1970 – After an investigation, the U.S. Army accuses 14 officers of suppressing information related to an incident at My Lai in March 1968. Soldiers from a company had massacred Vietnamese civilians, including women and children, at My Lai 4, a cluster of hamlets in Quang Ngai Province, on March 16, 1968. The company had been conducting a search-and-destroy mission looking for the 48th Viet Cong (VC) Local Force Battalion. The unit entered My Lai, but found only women, children, and old men. Frustrated by unanswered losses due to snipers and mines, the soldiers took out their anger on the villagers, indiscriminately shooting people as they ran from their huts, and systematically rounding up and executing the survivors. Reportedly, the killing was only stopped when Warrant Officer Hugh Thompson landed his helicopter between the Americans and the fleeing South Vietnamese, confronting the soldiers and blocking them from further action against the villagers. The incident was subsequently covered up, but eventually came to light a year later. The Army commissioned a board of inquiry, headed by Lieutenant General Peers. After investigating, Peers reported that U.S. soldiers committed individual and group acts of murder, rape, sodomy, maiming and assault that took the lives of a large number of civilians–he concluded that a “tragedy of major proportions” occurred at My Lai. The Peers report said that each successive level of command received a more watered-down account of what had actually occurred; the higher the report went, the lower the estimate of civilians allegedly killed by Americans. Peers found that at least 30 persons knew of the atrocity, but only 14 were charged with crimes. All eventually had their charges dismissed or were acquitted by courts-martial except Lt. William Calley, the platoon leader of the unit involved. He was found guilty of personally murdering 22 civilians and sentenced to life imprisonment, but his sentence was reduced to 20 years by the Court of Military Appeals and further reduced later to 10 years by the Secretary of the Army. Proclaimed by much of the public as a “scapegoat,” Calley was paroled in 1974 after having served about a third of his 10-year sentence.

1970 – The United States cast its first veto in the U.N. Security Council. The U.S. killed a resolution that would have condemned Britain for failure to use force to overthrow the white-ruled government of Rhodesia.

1973 – First POWs were released from the “Hanoi Hilton” in Hanoi, North Vietnam.

1980 – In Iran, militants refuse to turn hostages over to government until parliament convenes in May.

1982 – Navy Secretary John Lehman testified before Congress on behalf of the Coast Guard. He characterized the relationship between the Navy and the Coast Guard as being “close and warm.” He also praised the new NAVGARD Board, created in November 1980, to formalize the relationship between the two services.

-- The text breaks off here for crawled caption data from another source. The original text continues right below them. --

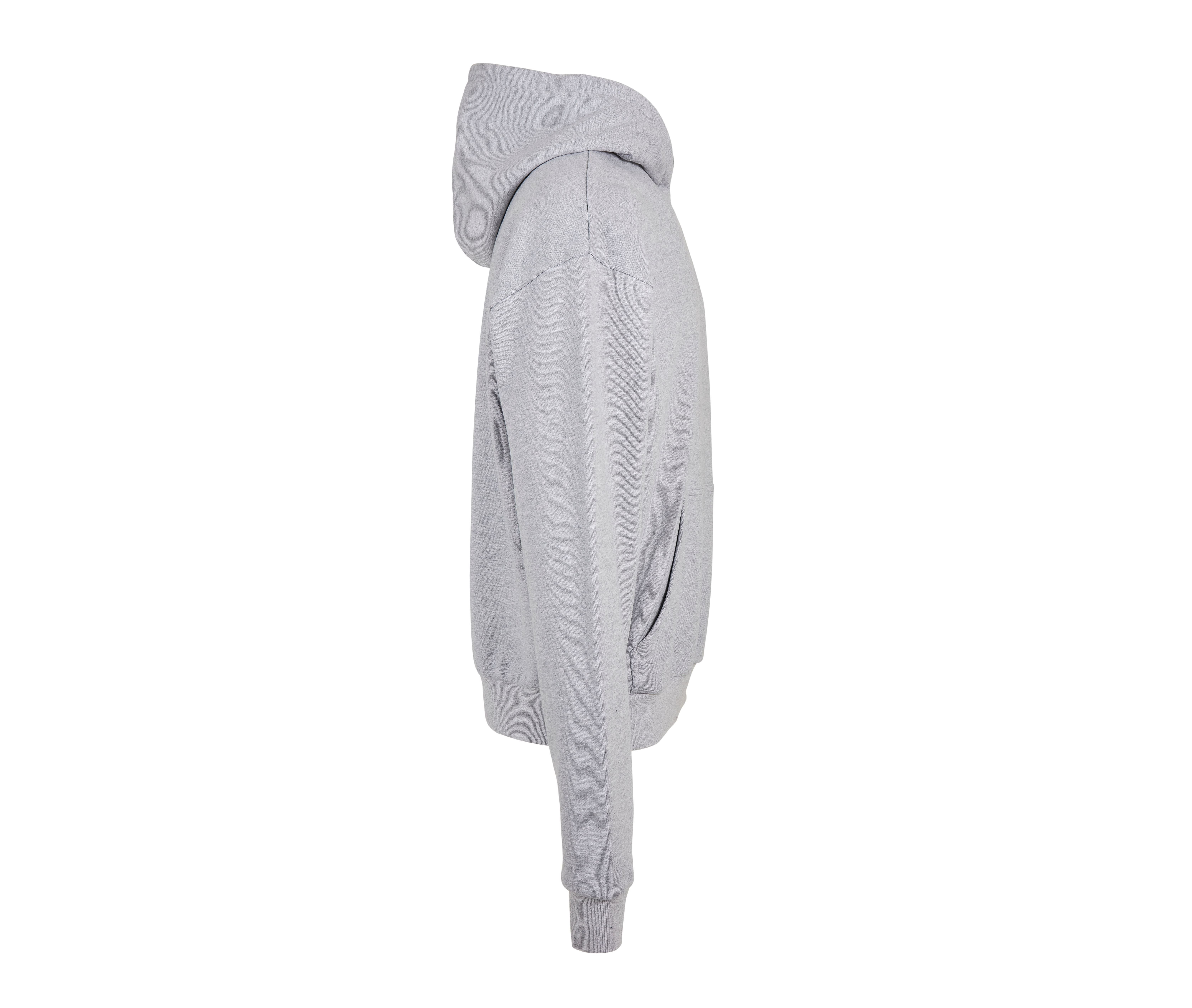 ULTRA HEAVY HOODY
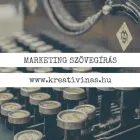 26 üzleti kép KREATÍV INAS. MARKETING Üzleti szolgáltatások ban/ben Budapest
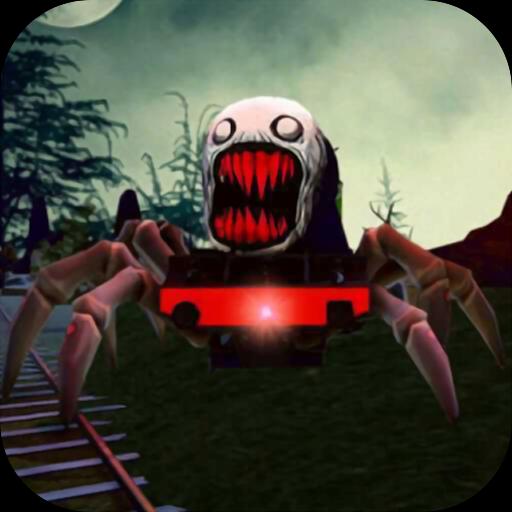 大蓝猫玩具工厂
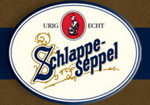 www.schlappeseppel.de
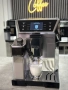 Кафемашина DeLonghi Primadonna Class, снимка 11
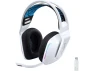 Превью K/DA Wireless Gaming Headset — Wireless Earbuds, Logitech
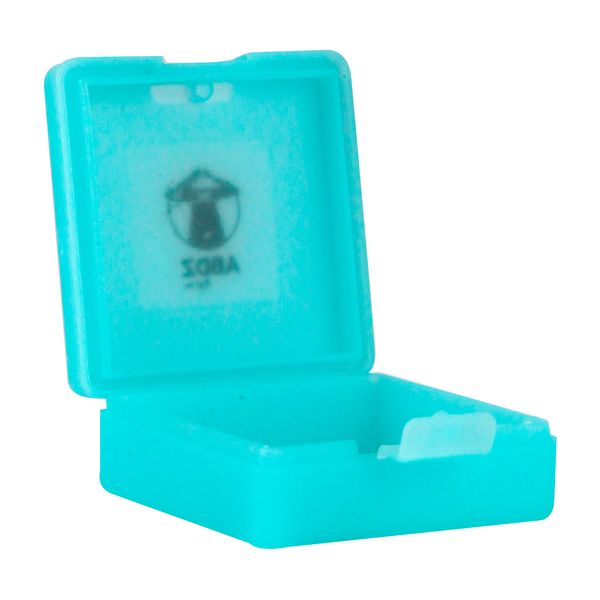 Slick-de-Policarbonato-Abduzido-Keeper-Grande-Glow-22ml-Caixa-com-12-Unidades-Tiobob-29462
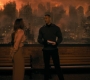 HOTN7_1090.jpg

1988 – Planeloads of U.S. soldiers arrived at Palmerola Air Base in Honduras in a show of strength ordered by President Reagan.

1991 – Allied commanders from the Gulf War held a second round of cease-fire talks with Iraqi officers; the Iraqis were told they could not move their warplanes inside Iraq for any reason.

1993 – A Marine is WIA during a shoot-out with gunmen in the Bakara Market. 1 Somali killed.

https://thisdayinusmilhist.wordpress.com/2014/03/17/march-17/

PzLdr:
Jeeps may have carried Red Army soldiers over Poland, but not U.S. troops. They never got further east than the Elbe, and per treaty, Berlin.